Let me come out of the woodwork and disclose that in the past I have been the victim of a psychotherapist and have thought long and hard about what he did, why he did it and HOW he was able to do this. I have also taken great care not to colour my view solely on my own experiences; I have watched how the pattern is repeated on others.
Of course, I was a victim when I went to him, that helps! You can`t lay onto someone your ideas about them ..unless they are vulnerable in the first place. Of course not. This fits the classic victim model. After years of mental abuse, complete destruction of my self and my self-esteem, I reclaimed my real identity. It is with this experience ..and witnessing the abuse of others, that I have come to an understanding of the truth about psychotherapy.

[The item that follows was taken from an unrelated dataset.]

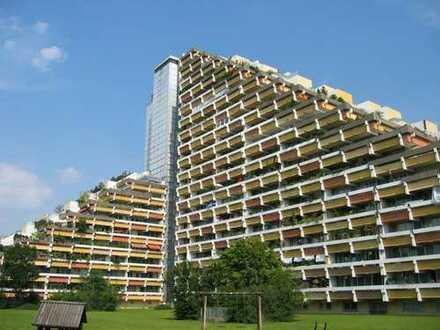 Charmantes 1-Zimmer-Apartment mit Balkon und traumhaftem Blick in Bogenhausen!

Look, what does having someone in a weak, vulnerable, dependent state remind you of? Have you got it? Yes, it`s the parent-child relationship. A therapist is always the parent and you are the child. As such he directs and controls and creates you; he attributes your actions, or misattributes them as HE wishes. When he learns things about you, he makes decisions about why you are this way or what you do to cause others to treat you the way they do. But this is what he is meant to do isn`t it? He is sure to be correct isn`t he? Well, no, he is shaping you according to his needs, his ego, HIS psychology. What he decides may have little to do with you at all. And what is more, because you are his dependent child, you absorb and incorporate what he persuades you is really you.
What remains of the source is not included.